[DIRECTIVE A] In the passage about the TDC dumping investigation, what position did Hopkins attain in 1985?

=== SELECTED PASSAGE ===

The Texas Department of Corrections (TDC) hired Hopkins as a heavy equipment supervisor in 1966, and he became general project superintendent in 1985.


In 1986, the Internal Affairs Division of the TDC began investigating reports that TDC employees were dumping x-ray machines, dump truck beds, tools, and other materials in landfills with the intent of later selling them. The TDC dispatched Stice to the Northern Region to look into the reports. In early November of 1986, Stice received an Internal Affairs report finding that materials had been buried in violation of TDC policy but not for the purpose of theft. Stice then met with Hopkins. He read a portion of the report to him but refused to let him see it believing the report to be confidential. Hopkins denied any responsibility for the dumping. Stice told Hopkins that he was recommending that the Director discharge Hopkins and suspended him without pay in the interim. He also informed Hopkins that he could file a grievance and provided him with a copy of the grievance procedure.


TDC's legal department recommended suspension, demotion and probation instead of termination. On December 19, 1986, O.L. McCotter, the director of the TDC, imposed a thirty day suspension without pay, a demotion, and one year's probation.

===

[DIRECTIVE B] Report every line in the rows below that contains the string "stone".

=== SUPPLIED MATERIAL ===

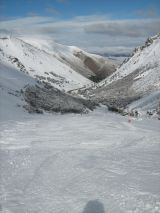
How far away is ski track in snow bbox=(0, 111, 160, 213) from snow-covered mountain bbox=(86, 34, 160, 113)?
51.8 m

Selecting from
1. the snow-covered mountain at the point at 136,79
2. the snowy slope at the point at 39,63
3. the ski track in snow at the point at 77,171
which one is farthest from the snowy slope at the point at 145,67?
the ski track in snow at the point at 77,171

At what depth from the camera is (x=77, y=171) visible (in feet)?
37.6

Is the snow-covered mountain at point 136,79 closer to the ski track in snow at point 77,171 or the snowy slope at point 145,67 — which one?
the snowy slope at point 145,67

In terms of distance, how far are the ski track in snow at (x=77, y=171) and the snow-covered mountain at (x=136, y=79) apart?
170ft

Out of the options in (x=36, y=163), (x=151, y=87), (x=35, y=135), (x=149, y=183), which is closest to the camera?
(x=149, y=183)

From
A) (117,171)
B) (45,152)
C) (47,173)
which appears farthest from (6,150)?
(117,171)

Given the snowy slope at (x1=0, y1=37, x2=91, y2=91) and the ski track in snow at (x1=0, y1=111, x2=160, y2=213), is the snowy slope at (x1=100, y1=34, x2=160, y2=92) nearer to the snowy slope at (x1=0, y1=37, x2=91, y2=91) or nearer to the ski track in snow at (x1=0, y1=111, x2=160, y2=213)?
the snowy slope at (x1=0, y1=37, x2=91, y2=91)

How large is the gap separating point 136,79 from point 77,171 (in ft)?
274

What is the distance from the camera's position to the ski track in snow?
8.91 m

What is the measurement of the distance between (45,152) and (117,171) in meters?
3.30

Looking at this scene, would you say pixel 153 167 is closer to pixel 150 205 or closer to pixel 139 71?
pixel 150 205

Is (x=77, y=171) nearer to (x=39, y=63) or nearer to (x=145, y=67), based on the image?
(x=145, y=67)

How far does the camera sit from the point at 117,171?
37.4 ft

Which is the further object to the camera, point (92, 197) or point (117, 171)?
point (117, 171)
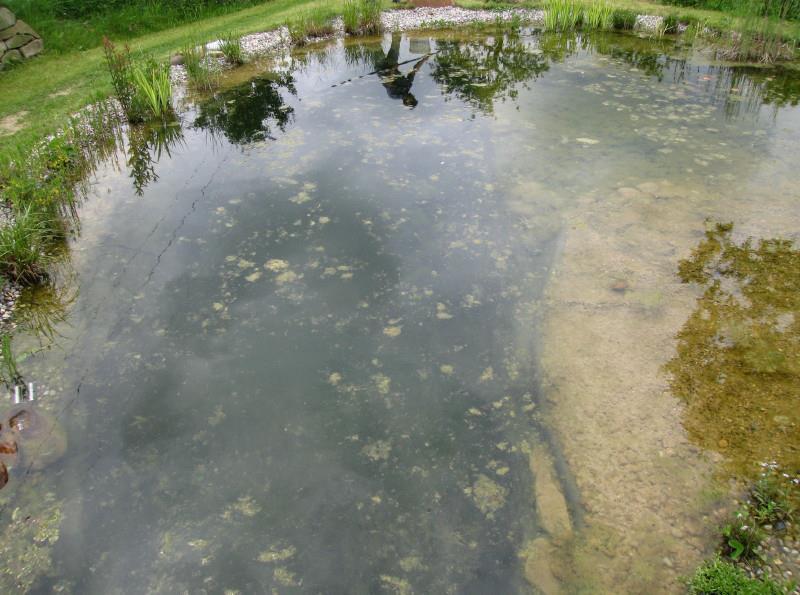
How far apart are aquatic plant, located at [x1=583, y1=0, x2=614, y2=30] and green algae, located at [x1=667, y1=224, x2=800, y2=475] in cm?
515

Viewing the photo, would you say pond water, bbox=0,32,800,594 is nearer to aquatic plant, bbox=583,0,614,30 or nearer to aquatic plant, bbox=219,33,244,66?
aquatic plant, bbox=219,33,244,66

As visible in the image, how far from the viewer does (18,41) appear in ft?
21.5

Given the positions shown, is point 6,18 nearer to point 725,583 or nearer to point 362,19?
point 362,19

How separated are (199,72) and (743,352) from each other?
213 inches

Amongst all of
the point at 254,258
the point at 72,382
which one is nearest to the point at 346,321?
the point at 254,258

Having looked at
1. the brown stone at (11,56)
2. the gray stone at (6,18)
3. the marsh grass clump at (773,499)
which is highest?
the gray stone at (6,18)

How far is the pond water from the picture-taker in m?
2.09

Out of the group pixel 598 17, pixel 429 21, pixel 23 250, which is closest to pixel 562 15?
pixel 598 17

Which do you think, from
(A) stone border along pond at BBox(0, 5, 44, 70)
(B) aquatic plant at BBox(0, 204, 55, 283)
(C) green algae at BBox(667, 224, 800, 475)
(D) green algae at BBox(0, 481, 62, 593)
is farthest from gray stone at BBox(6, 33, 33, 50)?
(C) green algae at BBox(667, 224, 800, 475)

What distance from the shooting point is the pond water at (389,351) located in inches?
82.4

===
=== SUPPLIED MATERIAL ===

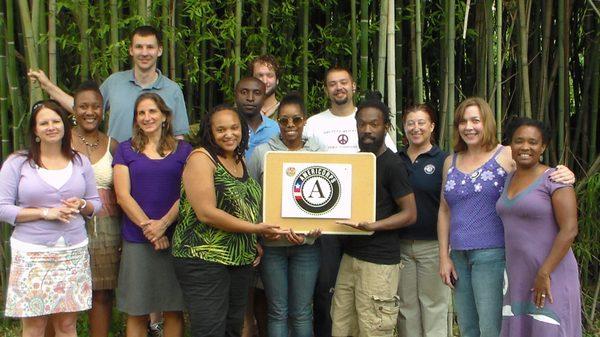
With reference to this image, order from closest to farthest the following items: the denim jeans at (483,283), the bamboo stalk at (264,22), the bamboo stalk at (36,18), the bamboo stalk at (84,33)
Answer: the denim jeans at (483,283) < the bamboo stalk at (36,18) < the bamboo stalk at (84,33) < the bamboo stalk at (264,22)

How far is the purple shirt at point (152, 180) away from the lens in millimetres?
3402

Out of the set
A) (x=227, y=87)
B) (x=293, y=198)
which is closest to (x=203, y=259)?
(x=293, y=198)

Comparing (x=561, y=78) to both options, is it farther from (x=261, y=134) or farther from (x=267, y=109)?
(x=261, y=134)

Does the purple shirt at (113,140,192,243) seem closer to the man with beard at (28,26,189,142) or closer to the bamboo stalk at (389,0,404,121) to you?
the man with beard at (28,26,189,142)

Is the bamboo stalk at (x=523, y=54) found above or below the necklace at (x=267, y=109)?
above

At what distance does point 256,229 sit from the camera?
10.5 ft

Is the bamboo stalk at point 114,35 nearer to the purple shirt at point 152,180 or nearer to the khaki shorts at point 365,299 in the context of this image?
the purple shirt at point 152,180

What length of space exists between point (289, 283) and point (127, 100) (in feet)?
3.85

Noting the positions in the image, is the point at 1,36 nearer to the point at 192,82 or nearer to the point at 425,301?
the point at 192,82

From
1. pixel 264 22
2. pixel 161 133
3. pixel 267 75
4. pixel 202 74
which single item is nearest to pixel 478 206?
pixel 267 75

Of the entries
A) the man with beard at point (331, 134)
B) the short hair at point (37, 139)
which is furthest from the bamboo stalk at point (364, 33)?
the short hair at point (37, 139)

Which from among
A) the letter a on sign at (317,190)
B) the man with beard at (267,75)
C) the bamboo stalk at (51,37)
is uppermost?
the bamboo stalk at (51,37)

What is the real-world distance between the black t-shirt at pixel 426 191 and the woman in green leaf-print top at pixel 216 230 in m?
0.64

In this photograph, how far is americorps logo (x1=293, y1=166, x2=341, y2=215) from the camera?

===

[CORRECT ANSWER A] General project superintendent.

[CORRECT ANSWER B]
1. the brown stone at (11,56)
2. the gray stone at (6,18)
the gray stone at (6,18)
(A) stone border along pond at BBox(0, 5, 44, 70)
is farthest from gray stone at BBox(6, 33, 33, 50)?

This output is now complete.